Atmospheric Science Letters Wiley 25:1 (2023) e1190

Authors:

Robert Doane-Solomon, Daniel J Befort, Joanne Camp, Kevin Hodges, Antje Weisheimer

Abstract:

This study assesses the ability of six European seasonal forecast models to simulate the observed teleconnection between ENSO and tropical cyclones (TCs) over the North Atlantic. While the models generally capture the basin-wide observed link, its magnitude is overestimated in all forecast models compared to reanalysis. Furthermore, the ENSO-TC relationship in the Caribbean is poorly simulated. It is shown that incorrect forecasting of wind shear appears to affect the representation of the teleconnection in some models, however it is not a completely sufficient explanation for the overestimation of the link.

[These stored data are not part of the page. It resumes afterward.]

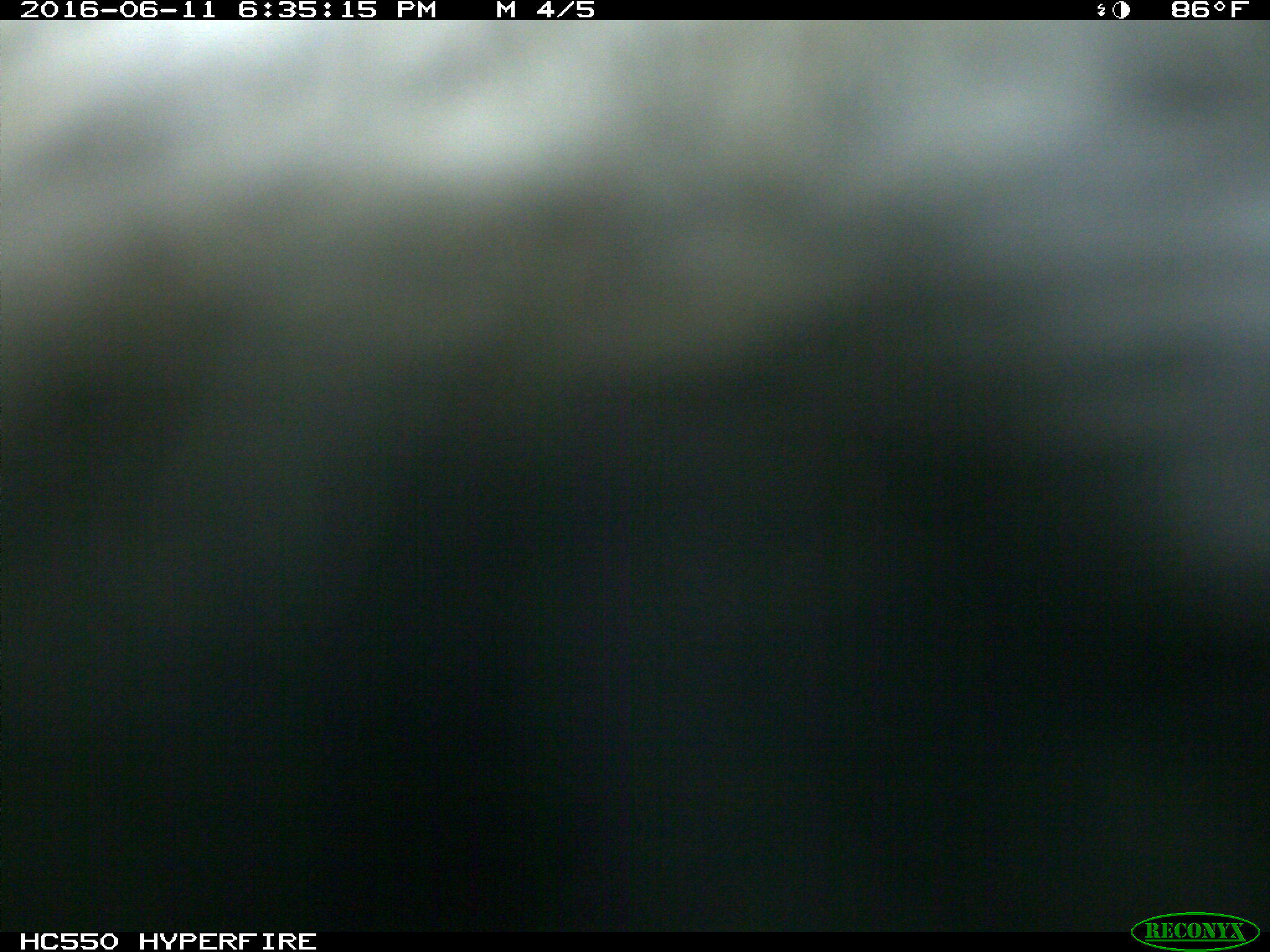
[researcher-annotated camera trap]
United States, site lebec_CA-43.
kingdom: Animalia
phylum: Chordata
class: Mammalia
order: Artiodactyla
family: Bovidae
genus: Bos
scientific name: Bos taurus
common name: domestic cow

The role of in situ ocean data assimilation in ECMWF subseasonal forecasts of sea‐surface temperature and mixed‐layer depth over the tropical Pacific ocean.

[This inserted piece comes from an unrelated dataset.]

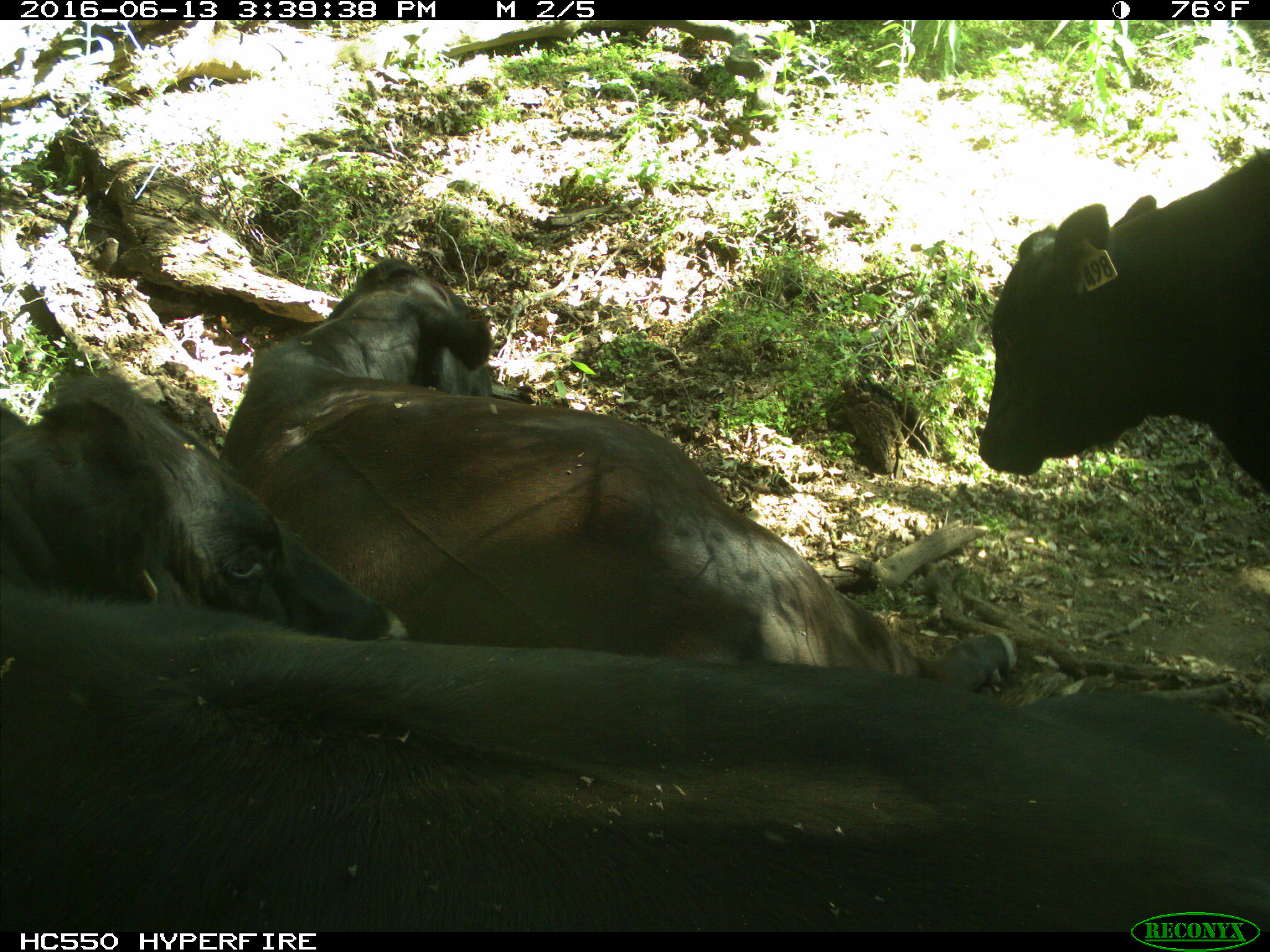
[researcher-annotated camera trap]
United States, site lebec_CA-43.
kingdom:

Quarterly Journal of the Royal Meteorological Society 149:757 (2023) 3513-3524

Authors:

Wei, H.H., Subramanian, A.C., Karnauskas, K.B., Du, D., Balmaseda, M.A., Sarojini, B.B., Vitart, F., DeMott, C.A. and Mazloff, M.R., 2023.

Abstract:

The tropical Pacific plays an important role in modulating the global climate through its prevailing sea-surface temperature spatial structure and dominant climate modes like El Niño–Southern Oscillation (ENSO), the Madden–Julian Oscillation (MJO), and their teleconnections. These modes of variability, including their oceanic anomalies, are considered to provide sources of prediction skill on subseasonal timescales in the Tropics. Therefore, this study aims to examine how assimilating in situ ocean observations influences the initial ocean sea-surface temperature (SST) and mixed-layer depth (MLD) and their subseasonal forecasts. We analyze two subseasonal forecast systems generated with the European Centre for Medium-Range Weather Forecasts (ECMWF) Integrated Forecast System (IFS), where the ocean states were initialized using two Observing-System Experiment (OSE) reanalyses. We find that the SST differences between forecasts with and without ocean data assimilation grow with time, resulting in a reduced cold-tongue bias when assimilating ocean observations. Two mechanisms related to air–sea coupling are considered to contribute to this growth of SST differences. One is a positive feedback between the zonal SST gradient, pressure gradient, and surface wind. The other is the difference in Ekman suction and mixing at the Equator due to surface wind-speed differences. While the initial mixed-layer depth (MLD) can be improved through ocean data assimilation, this improvement is not maintained in the forecasts. Instead, the MLD in both experiments shoals rapidly at the beginning of the forecast. These results emphasize how initialization and model biases influence air–sea interaction and the accuracy of subseasonal forecasts in the tropical Pacific.